Let's put things into context...

The highest number of runs ever conceded in a first-class match in a single over is 77.

Now if you think about it, even if all the 6 deliveries are legal, you can concede more than 36 runs in an over. You know, overthrows and stuff. But the possibility of that happening is very, very rare.

So let's get back to the original number - 77.

It took place in New Zealand in a first-class game between Wellington and Canterbury. Wellington bowler Bert Vance bowled a 22-ball over to give away that magic number. It's not a record he would want to hold, but I'm sure he was secure with it. I'm sure he thought no one in the world would ever break it.

To his relief (or not), he still holds it at the first-class level. But what must have come as shock to him, like it did to us, is that a bowler in Bangladesh, playing in the Dhaka Second Division Cricket League, just gave away 92 runs in just 4 balls!

Source: dhakatribune

Yes, it's true. And the weird part is... he did it on purpose.

His team, Lalmatia, went in to bat first and scored 88 off 14 overs in a 50-over game against Axiom.

Source: scoresbd

Little did Axiom know that the chase would be much easier that they thought!

Lalmatia's opening bowler Sujon Mahmud bowled 65 wides and 15 no balls. And the remaining 12 were scored by the batsmen off the 4 legal deliveries.

Basically Axiom won the game in just 4 balls!

Source: scoresbd

But Sujon did not do it because he wanted to break the record.
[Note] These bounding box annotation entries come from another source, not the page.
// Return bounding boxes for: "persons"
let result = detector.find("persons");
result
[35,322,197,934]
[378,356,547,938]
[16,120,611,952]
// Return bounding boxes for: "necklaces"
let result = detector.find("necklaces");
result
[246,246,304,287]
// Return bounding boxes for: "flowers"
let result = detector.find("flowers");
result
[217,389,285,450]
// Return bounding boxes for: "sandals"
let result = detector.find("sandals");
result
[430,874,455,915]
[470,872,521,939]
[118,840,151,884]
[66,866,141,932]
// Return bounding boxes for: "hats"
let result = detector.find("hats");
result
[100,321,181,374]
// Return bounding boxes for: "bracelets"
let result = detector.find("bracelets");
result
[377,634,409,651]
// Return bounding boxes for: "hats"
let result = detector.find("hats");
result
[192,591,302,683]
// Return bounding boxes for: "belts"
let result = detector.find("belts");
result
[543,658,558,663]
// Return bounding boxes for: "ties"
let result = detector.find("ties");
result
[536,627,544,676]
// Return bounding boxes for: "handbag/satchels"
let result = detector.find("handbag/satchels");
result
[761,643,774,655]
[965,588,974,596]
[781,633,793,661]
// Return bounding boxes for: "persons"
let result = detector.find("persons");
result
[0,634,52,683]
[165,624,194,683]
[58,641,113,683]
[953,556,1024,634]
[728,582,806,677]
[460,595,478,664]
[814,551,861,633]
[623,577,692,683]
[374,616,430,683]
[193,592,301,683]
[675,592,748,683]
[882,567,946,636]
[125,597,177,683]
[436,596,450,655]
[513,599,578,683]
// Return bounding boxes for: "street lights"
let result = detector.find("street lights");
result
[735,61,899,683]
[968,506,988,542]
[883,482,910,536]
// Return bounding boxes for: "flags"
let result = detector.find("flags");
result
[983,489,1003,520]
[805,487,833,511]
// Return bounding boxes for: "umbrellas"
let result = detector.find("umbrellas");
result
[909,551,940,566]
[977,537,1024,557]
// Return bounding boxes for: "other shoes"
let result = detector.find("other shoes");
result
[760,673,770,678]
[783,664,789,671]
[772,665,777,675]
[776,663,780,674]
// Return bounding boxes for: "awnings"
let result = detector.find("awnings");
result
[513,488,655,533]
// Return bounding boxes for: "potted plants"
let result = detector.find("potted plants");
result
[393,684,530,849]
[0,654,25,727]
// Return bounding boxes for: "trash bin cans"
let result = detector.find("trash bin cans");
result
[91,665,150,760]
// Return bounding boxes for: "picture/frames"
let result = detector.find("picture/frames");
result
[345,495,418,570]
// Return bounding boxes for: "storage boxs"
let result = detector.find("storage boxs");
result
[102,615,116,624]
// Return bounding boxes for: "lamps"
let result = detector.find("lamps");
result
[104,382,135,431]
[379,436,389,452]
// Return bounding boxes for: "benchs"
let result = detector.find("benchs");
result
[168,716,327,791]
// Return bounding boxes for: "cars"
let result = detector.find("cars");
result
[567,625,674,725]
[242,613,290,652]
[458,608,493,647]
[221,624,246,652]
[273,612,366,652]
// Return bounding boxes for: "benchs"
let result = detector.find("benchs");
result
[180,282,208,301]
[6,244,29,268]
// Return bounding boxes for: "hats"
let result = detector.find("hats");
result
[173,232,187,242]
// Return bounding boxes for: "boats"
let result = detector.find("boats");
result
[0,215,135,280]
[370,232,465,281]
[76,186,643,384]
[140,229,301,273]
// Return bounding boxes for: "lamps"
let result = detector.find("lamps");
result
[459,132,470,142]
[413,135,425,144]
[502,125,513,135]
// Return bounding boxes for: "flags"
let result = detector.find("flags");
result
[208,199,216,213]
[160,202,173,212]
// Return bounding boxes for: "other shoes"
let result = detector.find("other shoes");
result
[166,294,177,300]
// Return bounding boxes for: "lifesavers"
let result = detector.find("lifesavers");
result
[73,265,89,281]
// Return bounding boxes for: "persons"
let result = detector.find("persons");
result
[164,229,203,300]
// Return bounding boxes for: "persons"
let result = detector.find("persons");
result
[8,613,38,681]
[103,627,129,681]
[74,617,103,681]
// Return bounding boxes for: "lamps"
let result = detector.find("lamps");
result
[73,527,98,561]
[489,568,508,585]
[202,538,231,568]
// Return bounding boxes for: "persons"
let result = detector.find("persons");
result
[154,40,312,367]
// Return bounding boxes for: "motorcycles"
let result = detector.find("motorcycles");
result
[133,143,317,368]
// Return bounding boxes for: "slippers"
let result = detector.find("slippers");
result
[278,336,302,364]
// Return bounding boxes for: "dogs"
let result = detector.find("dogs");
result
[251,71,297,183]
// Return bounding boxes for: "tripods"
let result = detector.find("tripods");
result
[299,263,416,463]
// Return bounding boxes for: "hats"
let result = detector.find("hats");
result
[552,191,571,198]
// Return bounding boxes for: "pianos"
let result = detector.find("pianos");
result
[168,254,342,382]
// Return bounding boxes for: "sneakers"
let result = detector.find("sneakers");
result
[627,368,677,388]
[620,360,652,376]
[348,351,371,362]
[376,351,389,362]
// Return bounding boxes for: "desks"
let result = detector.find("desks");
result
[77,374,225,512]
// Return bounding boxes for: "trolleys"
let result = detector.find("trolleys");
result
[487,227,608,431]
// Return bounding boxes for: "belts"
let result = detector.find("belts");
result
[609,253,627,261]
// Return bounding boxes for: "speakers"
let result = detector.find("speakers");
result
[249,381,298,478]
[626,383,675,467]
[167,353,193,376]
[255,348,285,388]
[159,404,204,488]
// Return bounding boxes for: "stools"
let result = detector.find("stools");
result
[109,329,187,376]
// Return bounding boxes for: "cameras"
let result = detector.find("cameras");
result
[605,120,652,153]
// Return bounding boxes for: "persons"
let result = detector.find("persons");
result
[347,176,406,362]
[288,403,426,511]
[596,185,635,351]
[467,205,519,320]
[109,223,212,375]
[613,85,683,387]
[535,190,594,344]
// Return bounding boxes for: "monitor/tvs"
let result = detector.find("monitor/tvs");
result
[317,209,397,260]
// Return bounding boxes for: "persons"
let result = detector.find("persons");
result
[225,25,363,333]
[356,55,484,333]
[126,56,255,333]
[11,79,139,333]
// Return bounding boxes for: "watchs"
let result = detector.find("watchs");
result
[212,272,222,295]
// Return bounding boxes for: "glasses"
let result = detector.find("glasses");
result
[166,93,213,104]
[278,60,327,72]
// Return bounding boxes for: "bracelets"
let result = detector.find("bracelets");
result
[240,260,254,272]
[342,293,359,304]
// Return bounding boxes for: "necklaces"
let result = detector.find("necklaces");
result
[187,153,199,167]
He did it as a sign of protest against unfair umpiring.

Lalmatia's General Secretary, Adnan Dipon cleared things up and said:

"It started at the toss. My captain was not allowed to see the coin and we were sent to bat first and as expected, the umpires’ decisions came against us. My players are young, aged around 17, 18 and 19. They could not tolerate the injustice and thus reacted by giving away 92 runs in four deliveries."

There have been instances of unfair umpiring and match-fixing in Bangladesh cricket before. But this one just broke a record!